I agree. It’s a bit strange that they eliminate a car that meh otherwise be excellent on another test. I also don’t quite get Jimmy’s section - for me, there doesn’t seem to be enough detail to be of any real benefit to anyone looking to fit a new head unit, or any other parts that have been covered. Oh, and I think his mate would have heard him without the use of a phone anyway lol. 

Otherwise, I’m really enjoying the series. 

Cooks


Sent from my iPad using Tapatalk


----------



## slim_boy_fat

It's been a bit of a disappointment for me, just feels dated as someone else said.

And Plato should stick to what he does [did :driver:] best, as imho he doesn't make a good TV presenter.


----------



## Kerr

It does need a format refresh. 

Content is everything. They really should focus on fun cars and avoid normal stuff. Even stuff like the Jaguar i-pace is worth adding as electric cars are current and into the unknown for most. I'm not in the market for a track day car or a supercar, but I enjoy watching them. 

If they are doing normal cars they need to be tested in normal conditions.

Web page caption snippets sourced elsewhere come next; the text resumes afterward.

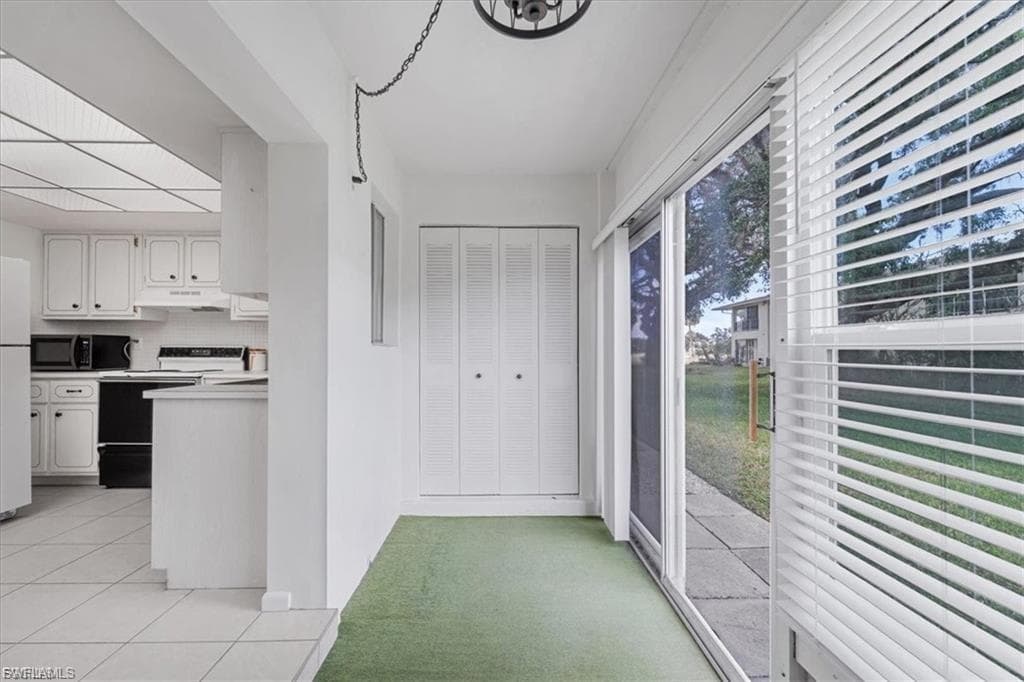 339 Joel BLVD # 121, LEHIGH ACRES FL 33936-24
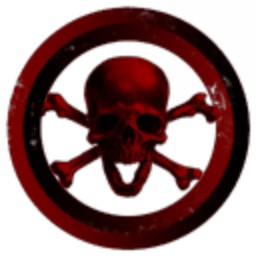 Dust514 Corporation 98168684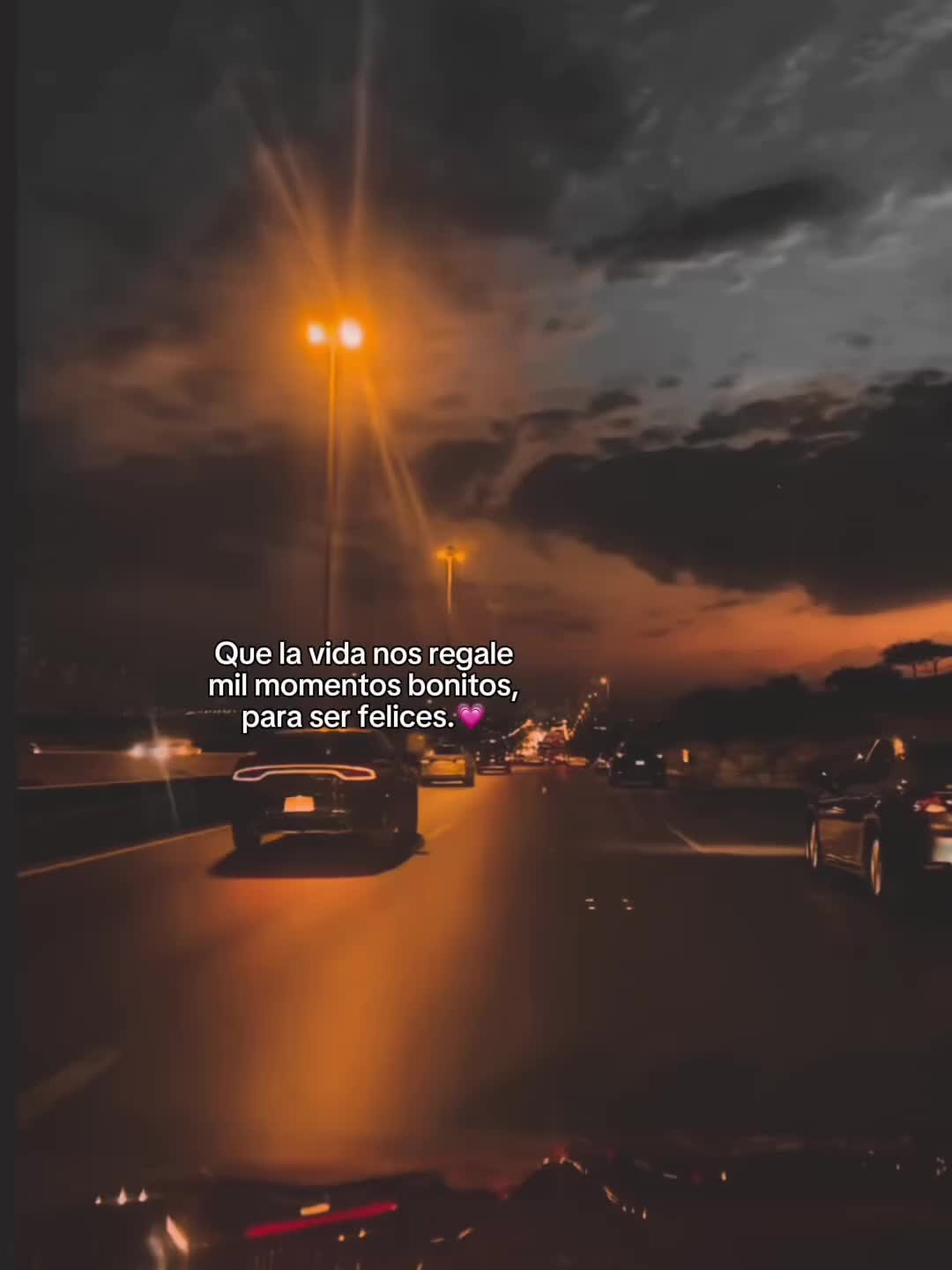 @🎀🩰Heydy🌷Pineda🩰🎀
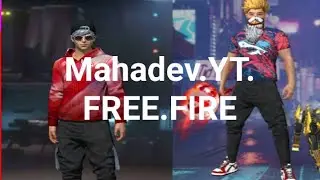 2vs1.BEST.👍CLASH.🔥SQUAD😈.CUSTOM.FREE.FIRE
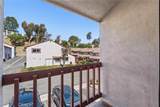 1734 Bradbury Drive - Photo 18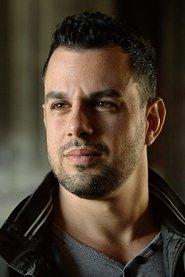 Ilan Muallem profile photo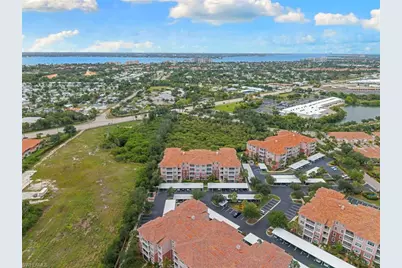 11741 Pasetto Ln #103, Fort Myers, FL 33908 - Photo 39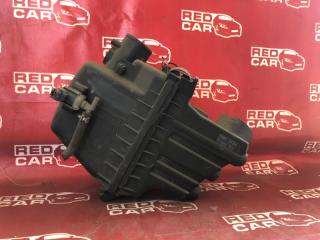 Корпус воздушного фильтра TOYOTA FUNCARGO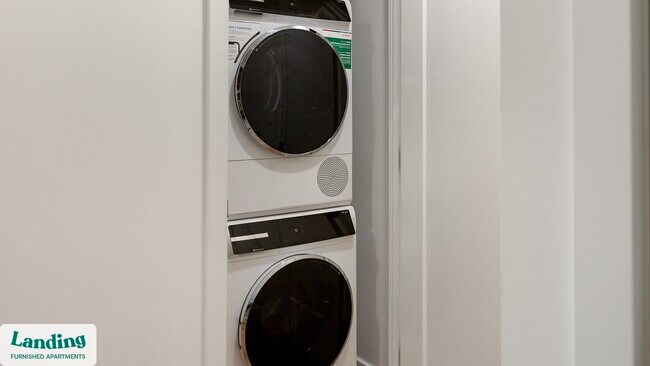 632 Howard Rd SE unit 627, Washington, DC 20020 - photo 2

There is no point racing diesel SUVs around the track like they did. 

They need to stop the tests of drifting scores, elimination tests where cars get excluded when an element doesn't suit their strong points. Focus on relevant tests. Even the track battles are are too staged and not filmed particularly well. Just send the cars around and give the lap times. Their filming where they show the shadow car is far better. 

The buying guide bit is ok. However, it doesn't cover much and the facts are often wrong. 

Jimmy De Ville's part is just so outdated. Rather than focussing on old cars that hardly anyone owns, or will have already done the modifications, they should focus on current modifications for current cars. 

It'd be good to see a feature where they highlight what improvement certain modifications make to a car. Track a standard car and see what improvements are made changing individual modifications. Brakes, suspension, tyres and power modifications etc. 

Popping along to car clubs and events would also be good. Do features about track days and do features about good driving roads. 

They need to catch up on their filming. They seem to be testing cars much later than everyone else. 

Still better than Eastenders, but there is huge room for improvement.


----------